Radwa El Shawi shares her journey and research at the University of Tartu, at the Chair of Data Science, where she focuses on democratizing machine learning to make AI more accessible, explainable, and human-centered. She was interviewed by Professor Jaak Vilo, Head of the Institute of Computer Science.

How did you start doing science and come to Estonia?
My path into science began with an early fascination for how data can be shaped into knowledge. During my PhD at the University of Sydney, I explored geometric networks and algorithms — work that taught me to think rigorously about how information flows. Over time, this curiosity evolved into a central guiding question for my career: How do we democratize machine learning so it becomes accessible, explainable, and genuinely human-centered?
Estonia felt like the right place to pursue that vision. With its strong digital infrastructure and openness to innovation, the University of Tartu offered a collaborative environment where algorithmic research naturally connects to societal impact. I joined the Institute of Computer Science in 2018, and Tartu has been my academic home ever since.
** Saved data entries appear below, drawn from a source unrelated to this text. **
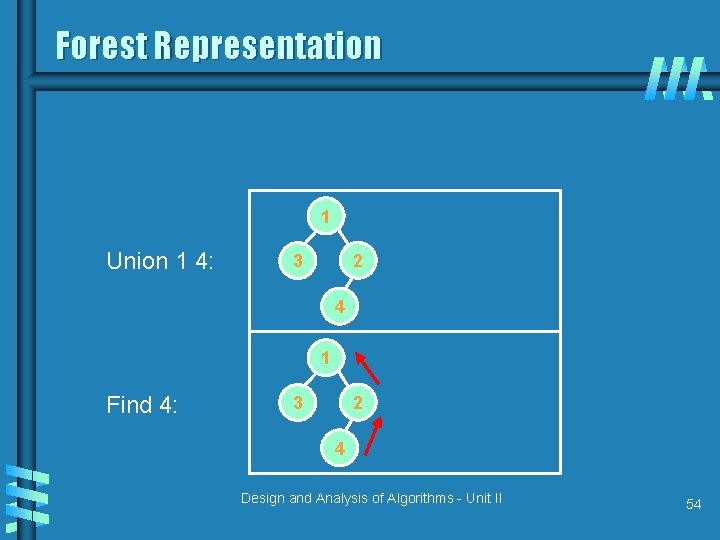 Forest Representation

Union 1 4:

1

3

2

4

Find 4:

1

3

2

4

Design and Analysis of Algorithms - Unit II

54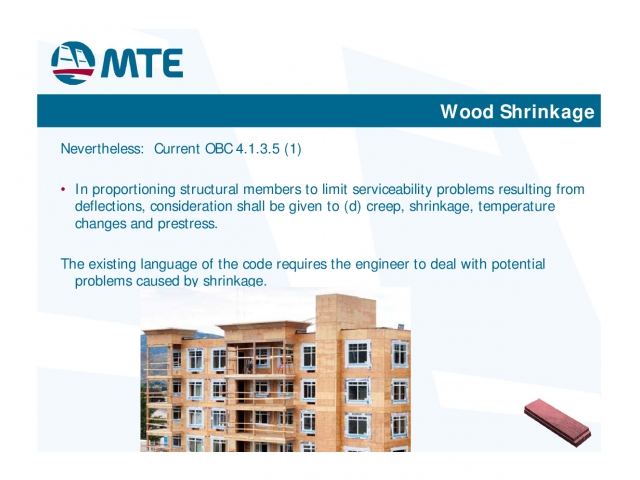 MTE

Wood Shrinkage

Nevertheless: Current OBC 4.1.3.5 (1)

• In proportioning structural members to limit serviceability problems resulting from deflections, consideration shall be given to (d) creep, shrinkage, temperature changes and prestress.

The existing language of the code requires the engineer to deal with potential problems caused by shrinkage.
Describe your current research group.
I lead the Data Systems Group, which develops the methodological and system-level foundations needed to make machine learning a practical, off-the-shelf solution for real-world problems. Our research integrates automated model development, explainable artificial intelligence, and scalable learning systems, with the goal of designing and combining these components so they operate reliably in applied settings. We explore how to automate ML pipelines end-to-end, enabling the entire modeling process to run with minimal manual intervention while remaining robust when deployed on distributed, privacy-restricted, or resource-limited data platforms. Collaborations in healthcare, and agriculture, provide complex datasets and concrete requirements that shape our research agenda. This integrated perspective allows us to view machine learning not only as an algorithmic challenge but as a complete system that must be interpretable, reproducible, and deployable in real operational contexts.
What are the main challenges in establishing your own research group?
The most significant challenge is attracting and securing strong researchers who have the technical depth and motivation to work on complex, interdisciplinary topics. Competition for talent is extremely high, and building the right team requires both time and resources. In parallel, sustaining long-term projects depends on obtaining competitive funding, maintaining productive collaborations with domain experts, and ensuring that students have a clear research direction and support structure.
How would you describe the main research directions of your group?
Our research follows a single thread: making machine learning trustworthy and useful for people who are not ML experts. From this emerge three interconnected directions — automating model development, designing explanations that align with human understanding, and scaling ML under real-world constraints like privacy or limited resources. These directions feed into one another, forming a cycle of automate → explain → scale that guides our work across all domains.
I know you have some fascinating results and services actually delivered based on your research contributions. Please tell the story.
One of the most impactful systems developed through my research emerged from a collaboration with the Houston Methodist DeBakey Heart & Vascular Center in the USA. Clinicians needed a solution to predict patient outcomes that was not only accurate but also transparent enough to support medical decision-making. While existing machine-learning models delivered strong predictive performance, their explanations were too abstract to be clinically useful.
To bridge this gap, we designed a concept-based explanation framework that connects model decisions to medically relevant concepts rather than raw features. This system enables experts to review, and refine the model’s reasoning, creating a feedback loop where clinical knowledge directly informs the predictive process. The result was a model that combines high performance with alignment to established medical understanding.
The success of this system had a broader influence on our research trajectory. The insights gained from building a clinically interpretable model now guide our work in other domains, including agriculture.
Where can readers find out more about these results?
Our work is showcased on the Data Systems Group website: https://bigdata.cs.ut.ee
Open-source tools and prototypes live on GitHub: https://github.com/DataSystemsGroupUT/
My publications and research outputs are listed on ETIS https://www.etis.ee/CV/Radwa_El%20Shawi/est/ , with links to major conference and journal papers.
How do you best embed your research into the courses, how do you attract students, members of research groups?
I integrate my research directly into teaching through the course Explainable Automated Machine Learning, which I introduced into the Data Science curriculum. The course provides students with hands-on experience in ML pipeline automation, explanation techniques, and evaluation methods using real datasets and tools developed by our group. Students are exposed to open research questions early on, which often inspires them to pursue thesis topics or research projects within the group.
I involve students and new group members in research from the start. They get to work on real projects, try out tools, and explore open questions. Being part of the process lets them see how research works in practice and decide how they want to contribute.
Anything else?
If there is a single idea that unites my work, it is that machine learning should serve human understanding, not replace it. Accuracy matters — but so do transparency, usability, and societal trust. Anyone who shares this view, whether student or collaborator, is always welcome to join us in exploring it further.